Note that Ronald Reagan’s popular vote total in 1984 was by far the largest recorded up to that time, and was not exceeded for 20 years. Note how the Democrats’ popular vote totals have grown steadily since that time. Note in particular that Barack Obama garnered the highest-ever popular vote total in 2008. No surprise there, given eight years of Republican rule, an unpopular war, the financial collapse of September 2008, and the prospect of the first African-American president. The remarkable thing, I think, is that despite all of that, nearly 60 million Americans turned out to vote for John McCain, viewed by most as a rather lackluster candidate.

Four years later, Barack Obama was by any rational accounting a failed president. Several political scientists have created models that forecast presidential votes based on economic data. Those models have correctly accounted for every post-war election, and they all said that Obama would not be re-elected, given the lousy economy of 2012. Yet, re-elected he was.
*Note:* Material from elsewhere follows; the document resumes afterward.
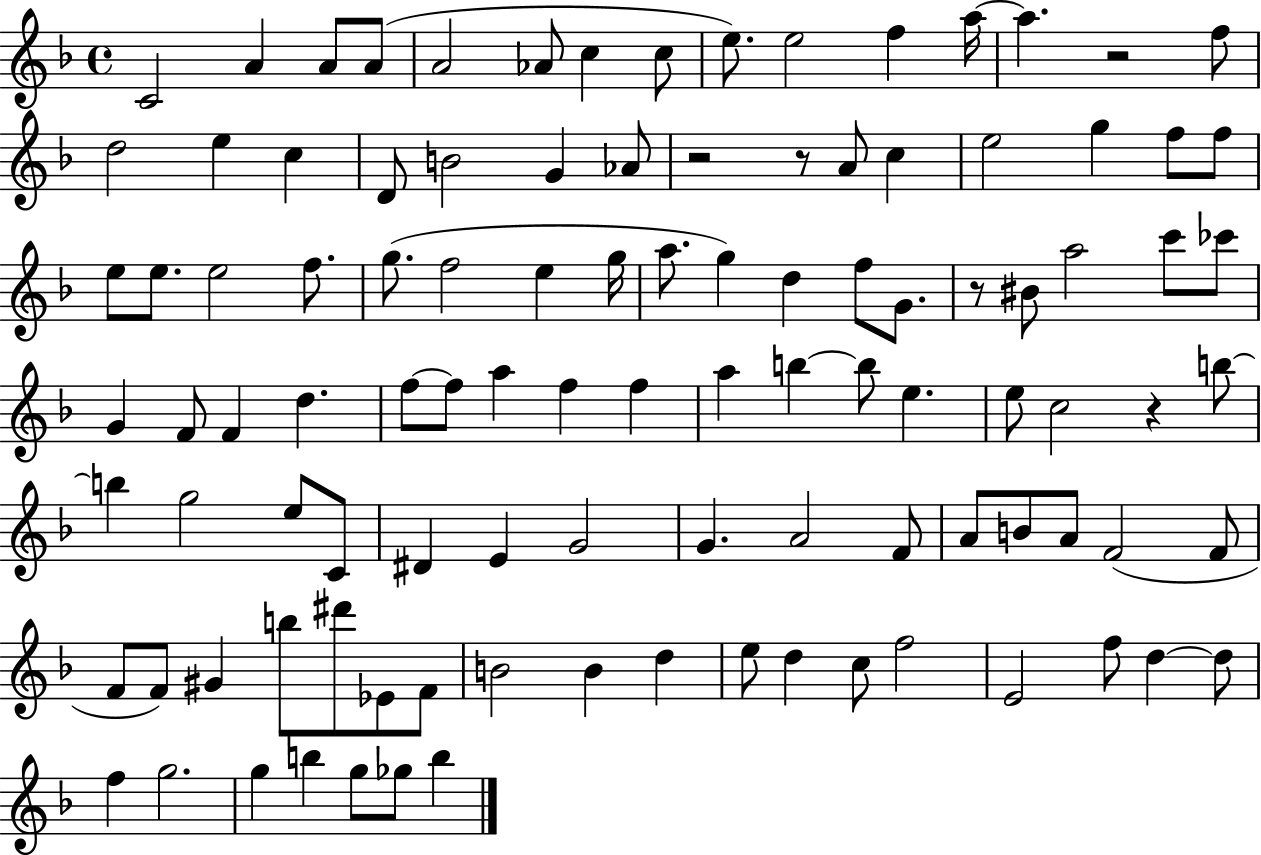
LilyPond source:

His vote total declined by four million, but it was still the second-highest ever recorded, by a wide margin. The mystery of the 2012 election is that the Democrat vote total declined by four million, but the Republican total increased by only one million. Three million voters (more, given our increasing population) went missing, as Romney received fewer votes than George W. Bush got in 2004.
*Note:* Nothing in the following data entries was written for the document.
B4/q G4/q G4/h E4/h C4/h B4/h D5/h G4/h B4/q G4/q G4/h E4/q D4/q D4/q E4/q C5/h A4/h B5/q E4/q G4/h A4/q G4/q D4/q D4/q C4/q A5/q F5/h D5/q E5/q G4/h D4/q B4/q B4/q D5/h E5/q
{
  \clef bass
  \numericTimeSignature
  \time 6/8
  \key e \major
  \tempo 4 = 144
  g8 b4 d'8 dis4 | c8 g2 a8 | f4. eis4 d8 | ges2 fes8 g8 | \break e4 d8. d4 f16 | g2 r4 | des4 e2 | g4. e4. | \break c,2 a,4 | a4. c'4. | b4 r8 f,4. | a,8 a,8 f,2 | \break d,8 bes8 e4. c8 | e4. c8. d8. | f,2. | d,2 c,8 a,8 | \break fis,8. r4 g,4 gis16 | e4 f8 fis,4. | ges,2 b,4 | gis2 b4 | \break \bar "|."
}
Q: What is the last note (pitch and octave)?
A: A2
Various analysts have sliced and diced the data, and I think it is clear that a large portion of those three million were evangelicals who stayed home, either due to sheer lack of motivation or out of anti-Mormon bigotry. In many cases, I am afraid it was the latter. In any event, Mitt Romney demonstrated in 2012 that he does not have what it takes to motivate conservative voters to go to the polls, even against the most left-wing president–some say the worst president–in our history.
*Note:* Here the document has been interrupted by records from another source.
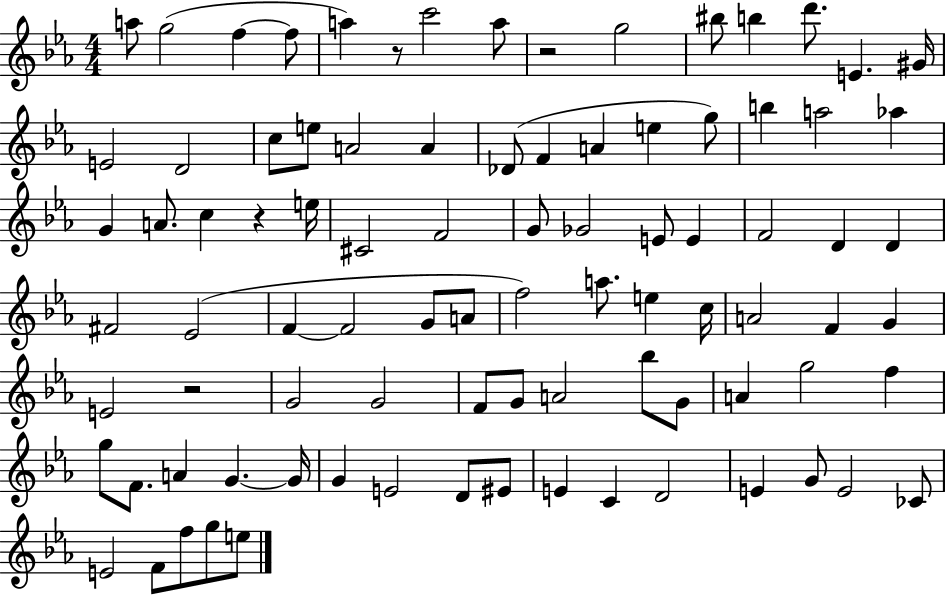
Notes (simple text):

A5/e G5/h F5/q F5/e A5/q R/e C6/h A5/e R/h G5/h BIS5/e B5/q D6/e. E4/q. G#4/s E4/h D4/h C5/e E5/e A4/h A4/q Db4/e F4/q A4/q E5/q G5/e B5/q A5/h Ab5/q G4/q A4/e. C5/q R/q E5/s C#4/h F4/h G4/e Gb4/h E4/e E4/q F4/h D4/q D4/q F#4/h Eb4/h F4/q F4/h G4/e A4/e F5/h A5/e. E5/q C5/s A4/h F4/q G4/q E4/h R/h G4/h G4/h F4/e G4/e A4/h Bb5/e G4/e A4/q G5/h F5/q G5/e F4/e. A4/q G4/q. G4/s G4/q E4/h D4/e EIS4/e E4/q C4/q D4/h E4/q G4/e E4/h CES4/e E4/h F4/e F5/e G5/e E5/e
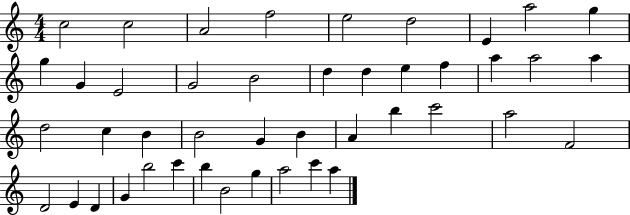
X:1
T:Untitled
M:4/4
L:1/4
K:C
c2 c2 A2 f2 e2 d2 E a2 g g G E2 G2 B2 d d e f a a2 a d2 c B B2 G B A b c'2 a2 F2 D2 E D G b2 c' b B2 g a2 c' a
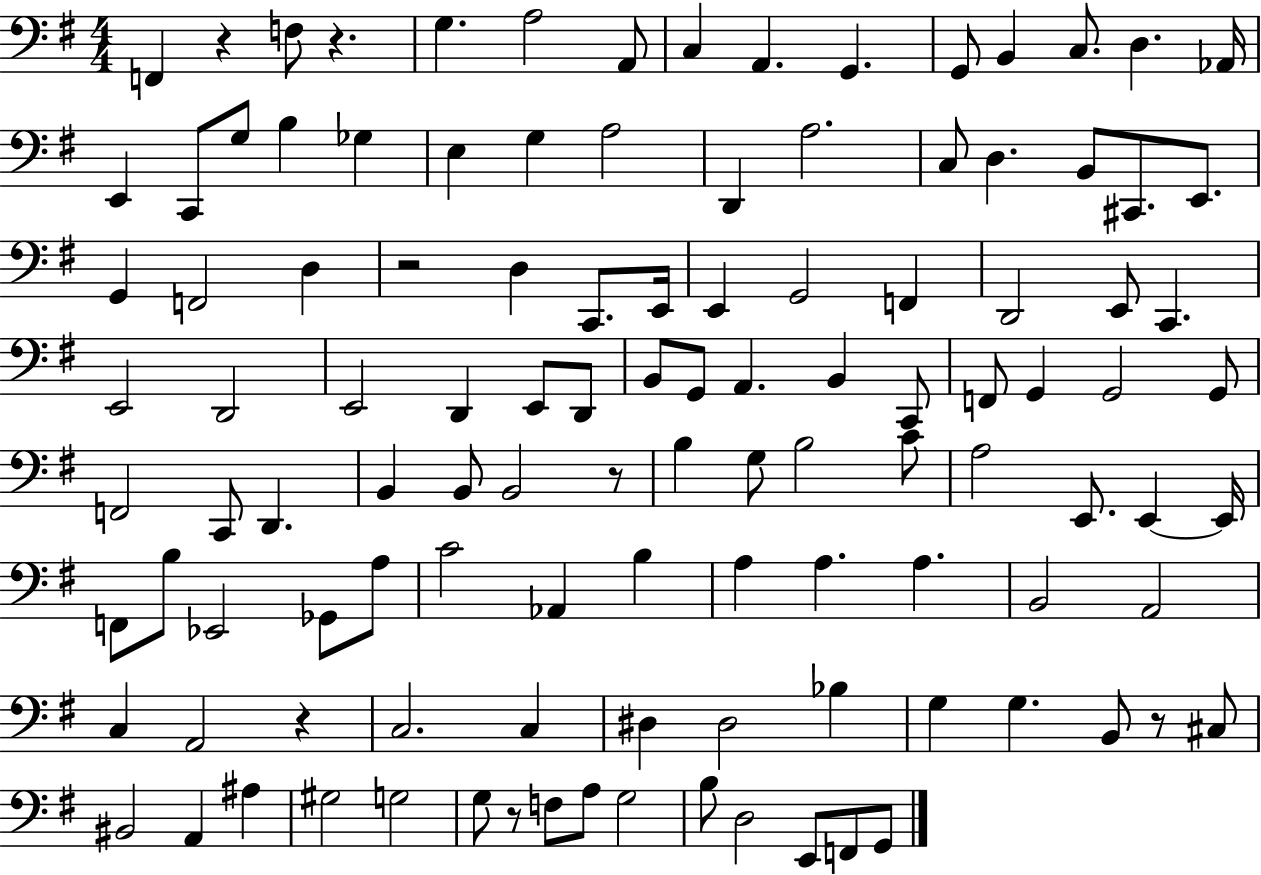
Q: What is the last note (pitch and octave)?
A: G2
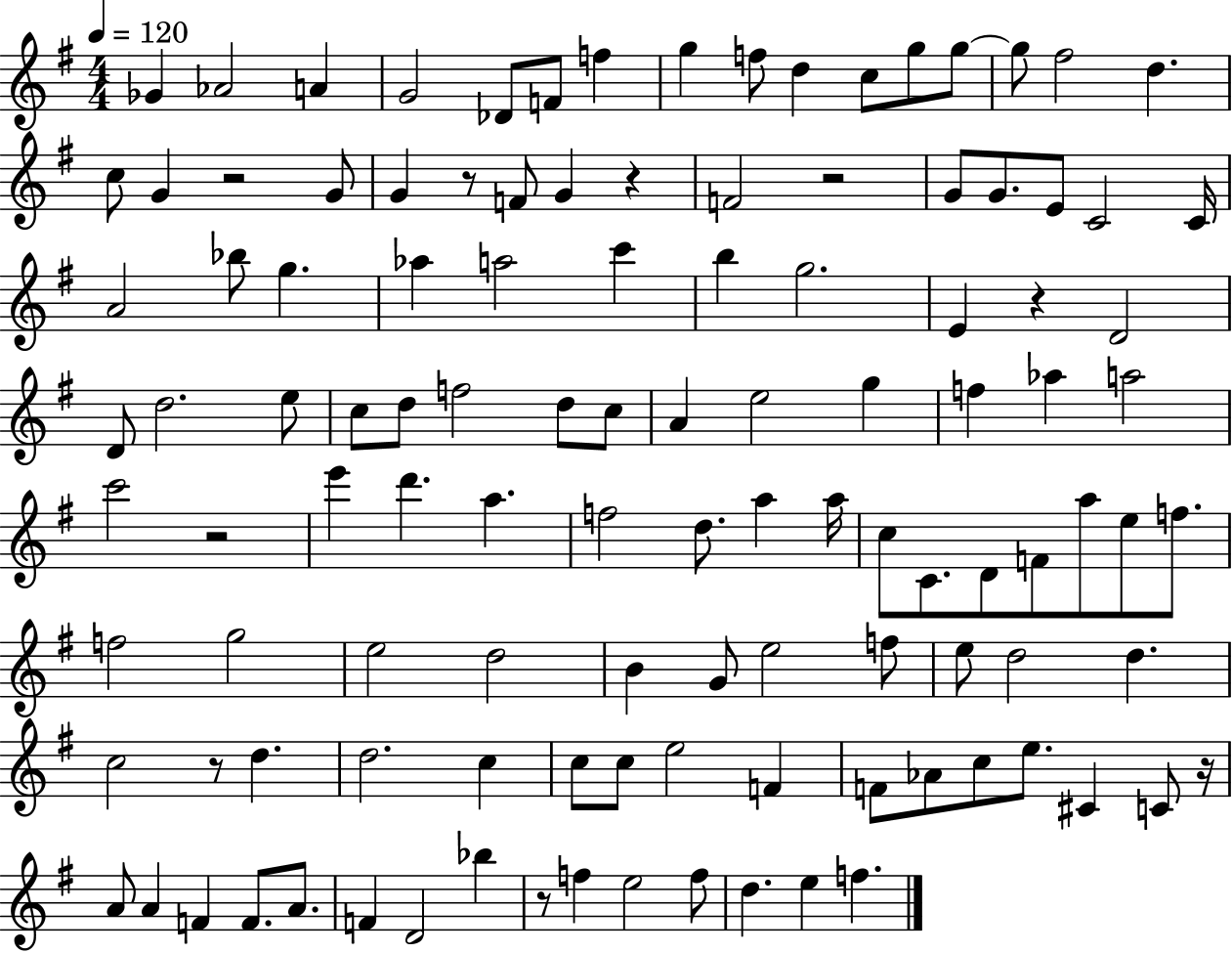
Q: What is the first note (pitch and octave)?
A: Gb4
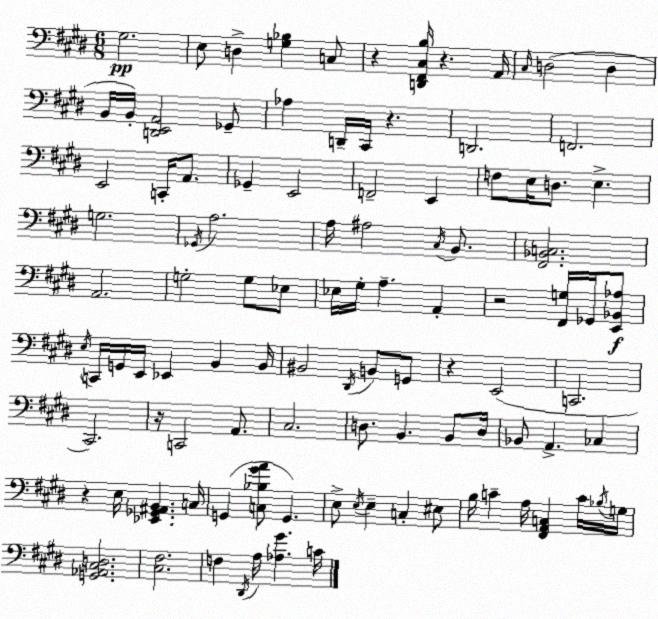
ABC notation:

X:1
T:Untitled
M:6/8
L:1/4
K:E
^G,2 E,/2 D, [G,_B,] C,/2 z [D,,^F,,^C,B,]/4 z A,,/4 ^C,/4 D,2 D, B,,/4 B,,/4 [D,,E,,A,,]2 _G,,/2 _A, D,,/4 ^C,,/4 z D,,2 F,,2 E,,2 C,,/4 A,,/2 _G,, E,,2 F,,2 E,, F,/2 E,/4 D,/2 E, G,2 _G,,/4 A,2 A,/4 ^A,2 ^C,/4 B,,/2 [^F,,_B,,C,]2 A,,2 G,2 G,/2 _E,/2 _E,/4 ^G,/4 A, A,, z2 [^F,,G,]/4 _G,,/4 [E,,_B,,_A,]/2 E,/4 C,,/4 G,,/4 E,,/4 _E,, B,, B,,/4 ^B,,2 ^D,,/4 B,,/2 G,,/2 z E,,2 C,,2 ^C,,2 z/4 C,,2 A,,/2 ^C,2 D,/2 B,, B,,/2 D,/4 _B,,/2 A,, _C, z E,/4 [_E,,_G,,^A,,B,,] C,/4 G,, [C,_B,^GA]/2 G,, E,/2 E,/4 E, C, ^E,/2 B,/4 C A,/4 [^F,,A,,C,] C/4 _B,/4 G,/4 [G,,_A,,^C,D,]2 [^C,^F,]2 F, ^D,,/4 A,/4 [_A,^G] C/4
Why will it be any different in 2016? The opponent will be tired old Hillary Clinton, but the economy will be better and Hillary not only talks a better moderate game than Obama, but comes across as more competent. How many voters will give Romney a second look? Very few, I think. If the Republican Party is determined to lose in 2016, it should nominate Romney. Defeat would be pretty much guaranteed, much as it was in 1956 when the Democrats nominated the already-beaten Adlai Stevenson as a sacrificial lamb.

The Republican Party has a number of strong, young candidates–some of whom are even charismatic!–who, I think, would beat an old, tired, gaffe-prone Hillary next year. Heck, forget charismatic; I think anyone but a retread would be the favorite. But already, the Republican nomination process threatens to go off the rails as precisely what we don’t need–two retreads–are dominating the news.

Mitt, consider this an effort at intervention by a friend: just say no. Please.